すなわち,ポット型である以上,全ての電解水生成器は別紙3のA,B②
③⑤⑥,C,Dを充たすし,電解水生成器であることから別紙3のB①を有
するし,操作パネルを設けて押しボタンを配すると別紙3のB④も当然有す
ることとなる。具体的には以下のとおりである。
(ア)ポット型であること(別紙3のA,B②③⑤⑥,C,D)
ポット型にしたのは,電解水生成器により生成された電解液は,保存容
器に入れて保存されるが,保存容器は,一般家庭で入手しやすい2リット
ルサイズのペットボトルを用いるのが便利である。また,一般家庭の主婦
等,使用者の直感的な操作性を考慮し,誤操作の危険を排除するには,一
般に普及している湯沸かしポット型を踏襲するのが合理的である。サイズ
は使用時に安定した設置性を保つことができる程度に床面積を小さくし,
持ち運びに便利なように提手を付す必要がある。なお,原告商品の開発当
時,電解助剤を添加し貯水式で電解水を生成する電解水生成器は既に存在
していたが(例えば,日精技研株式会社が平成8年以降製造しているも
の),これについても従前から存在するポット型が用いられていた。
したがって,2リットルのペットボトルの高さ程度に吐水口のある4リ
ットルサイズの電解水生成器としては湯沸かしポット型の形状を踏襲する
のは必然である。原告は,ジャー型を例に挙げるが,ジャー型は,生成さ
れた電解水をコップ等でくみ出すほかなく,設置にも広い面積を要するの
で,商品化に耐えられない。よって,湯沸かしポット型であることから来
る形状である別紙3のA,B②③⑤⑥,C,Dが共通するのは不可避であ
る。
(イ)本体・蓋体・提手(別紙3のA,C,D)

-- 提供資料 --
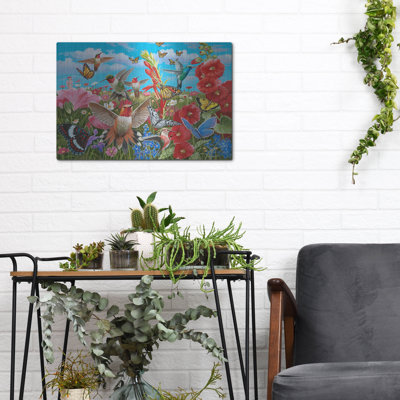 " Hummingbird Garden " by William Vanderdasson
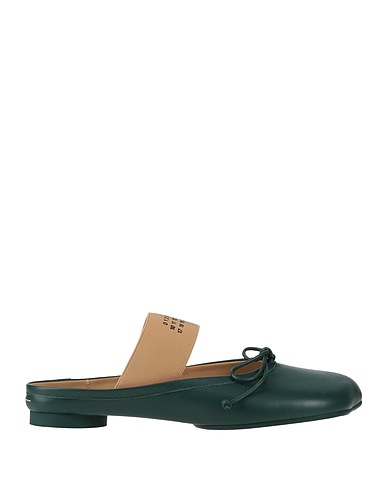 MM6 MAISON MARGIELA Mules and clogs Dark green Leather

-- 作業内容 --
ポット型電解水生成器の形状を論じた上の提示文を、全文そのまま書き写してください。

-- 回答 --
すなわち,ポット型である以上,全ての電解水生成器は別紙3のA,B②
③⑤⑥,C,Dを充たすし,電解水生成器であることから別紙3のB①を有
するし,操作パネルを設けて押しボタンを配すると別紙3のB④も当然有す
ることとなる。具体的には以下のとおりである。
(ア)ポット型であること(別紙3のA,B②③⑤⑥,C,D)
ポット型にしたのは,電解水生成器により生成された電解液は,保存容
器に入れて保存されるが,保存容器は,一般家庭で入手しやすい2リット
ルサイズのペットボトルを用いるのが便利である。また,一般家庭の主婦
等,使用者の直感的な操作性を考慮し,誤操作の危険を排除するには,一
般に普及している湯沸かしポット型を踏襲するのが合理的である。サイズ
は使用時に安定した設置性を保つことができる程度に床面積を小さくし,
持ち運びに便利なように提手を付す必要がある。なお,原告商品の開発当
時,電解助剤を添加し貯水式で電解水を生成する電解水生成器は既に存在
していたが(例えば,日精技研株式会社が平成8年以降製造しているも
の),これについても従前から存在するポット型が用いられていた。
したがって,2リットルのペットボトルの高さ程度に吐水口のある4リ
ットルサイズの電解水生成器としては湯沸かしポット型の形状を踏襲する
のは必然である。原告は,ジャー型を例に挙げるが,ジャー型は,生成さ
れた電解水をコップ等でくみ出すほかなく,設置にも広い面積を要するの
で,商品化に耐えられない。よって,湯沸かしポット型であることから来
る形状である別紙3のA,B②③⑤⑥,C,Dが共通するのは不可避であ
る。
(イ)本体・蓋体・提手(別紙3のA,C,D)